Authors: Tamar Cohen
Tags: #Fiction, #Mystery & Detective, #General, #Crime, #Police Procedural, #Thrillers, #Suspense, #Psychological
‘Don’t look so shocked, Hannah. What the fuck did you think I was going to do when I saw
my husband
feeling up some underage slut? Turn around and walk away?’
‘And what hap—’
Josh’s question was cut short by the sound of a key in the door. He and Hannah locked eyes.
Dan burst through the living-room door, his face grim. His slightly wild gaze flickered from Josh to Hannah and then to Sasha, still slumped on the floor. Josh felt his own indignation draining from him as he watched his friend’s eyes fill with tears.
‘Sash? Sash? I’m so sorry.’
‘Get away from me.’
It was more of a hiss than an actual voice, and in truth Sasha had the look of an angry, feral cat crouched there on the floor, glaring at her husband with such fierce intensity, Josh half expected him to turn tail and run for the hills.
‘Look . . . God, I don’t know what to say.’
Dan ran his hands through his lank-looking hair as if he might find some inspiration there.

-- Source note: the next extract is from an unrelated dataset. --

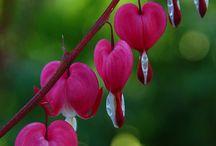 Çiçekler - flowers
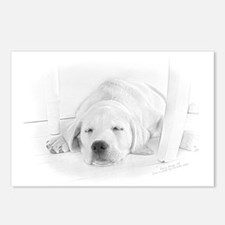 Lab Pup-Nap Postcards (Package of 8)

‘I know that must have been an awful shock for you, but Christ, Sash, what were you thinking? I can’t believe you followed me. And then screaming like that in the middle of that restaurant. It was . . .’ He closed his eyes and shook his head as if trying to shake off a memory too awful to recall. ‘Horrible!’
‘Was it?’ Sasha had got to her feet and was looking at him with her eyes dangerously narrowed. ‘Was it horrible for you? Poor Dan. We can’t have that, can we? We can’t have things being horrible. Not when you’ve done nothing to deserve it.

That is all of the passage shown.